WHAT THIS TASK INVOLVES:
How many of the lines below contain the word "between"? Treat uppercase and lowercase as different, and reply with the number only.

DATA FOR THIS TASK:
────────

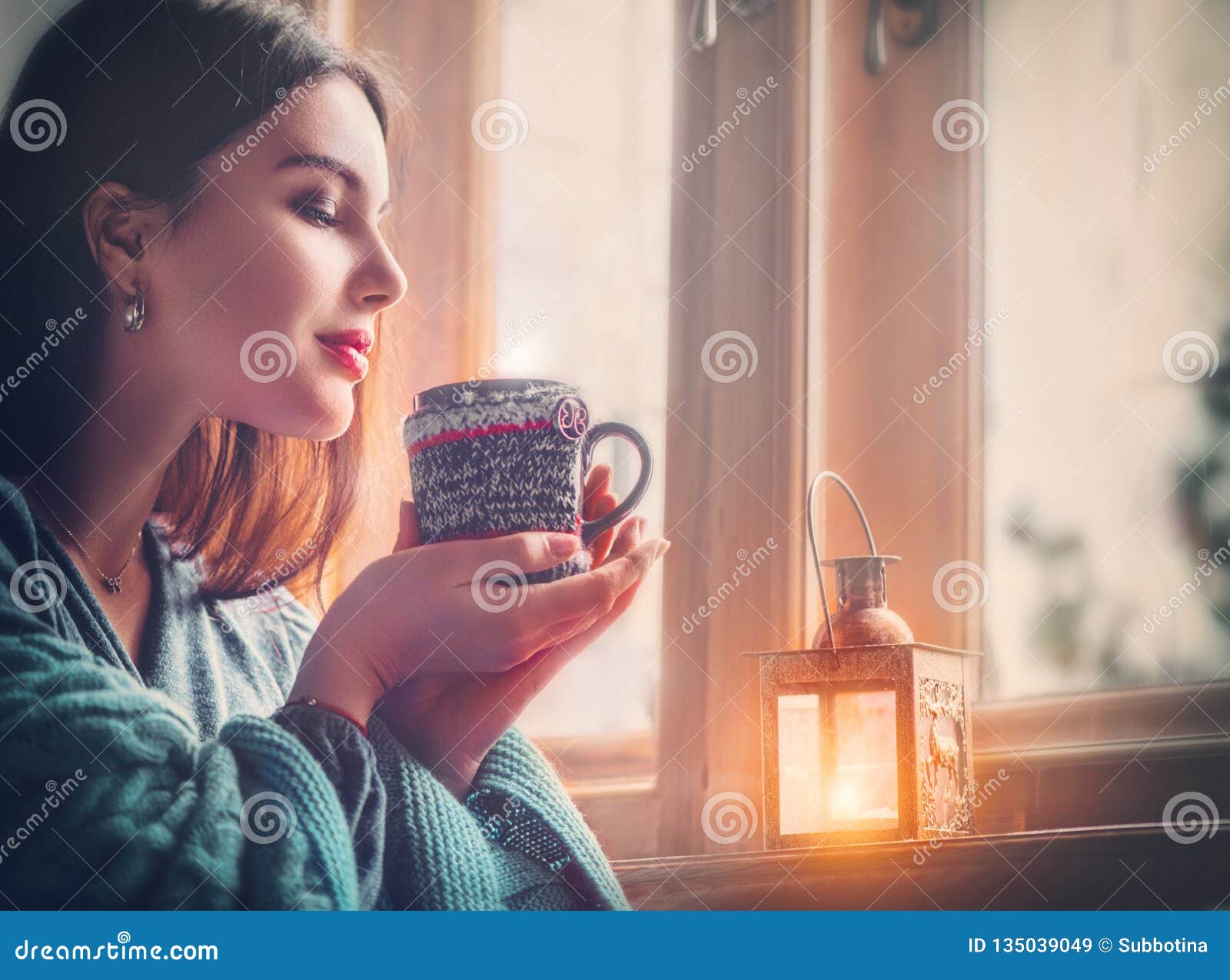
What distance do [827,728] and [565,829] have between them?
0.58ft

────────

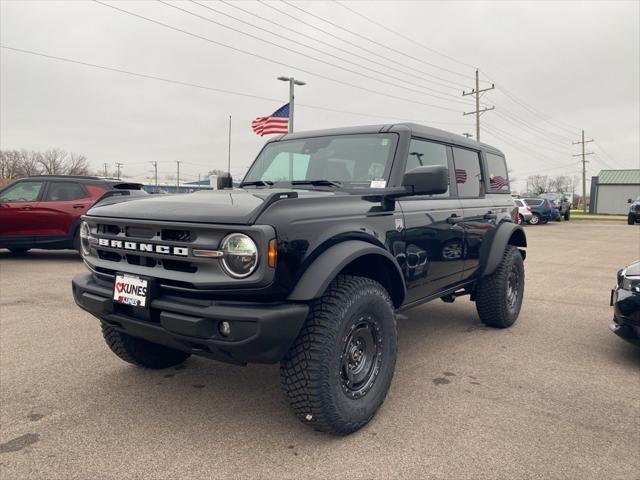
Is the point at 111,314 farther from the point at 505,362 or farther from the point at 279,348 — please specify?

────────

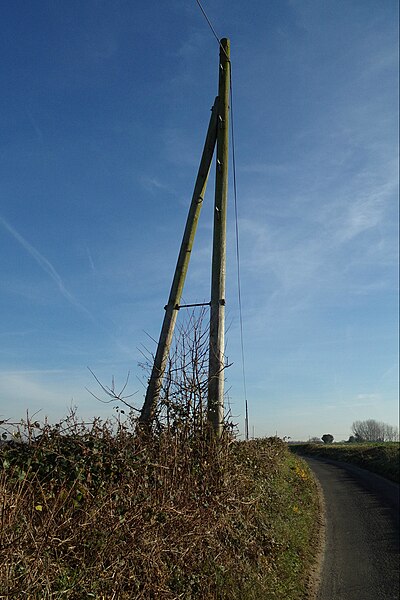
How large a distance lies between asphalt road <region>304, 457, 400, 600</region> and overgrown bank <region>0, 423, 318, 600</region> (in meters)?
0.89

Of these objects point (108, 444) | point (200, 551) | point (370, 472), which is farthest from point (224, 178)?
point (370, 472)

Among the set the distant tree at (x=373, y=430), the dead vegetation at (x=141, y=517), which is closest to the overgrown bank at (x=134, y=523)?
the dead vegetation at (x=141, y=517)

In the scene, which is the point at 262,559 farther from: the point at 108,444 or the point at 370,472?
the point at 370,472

────────

ANSWER TO THE PROBLEM:
2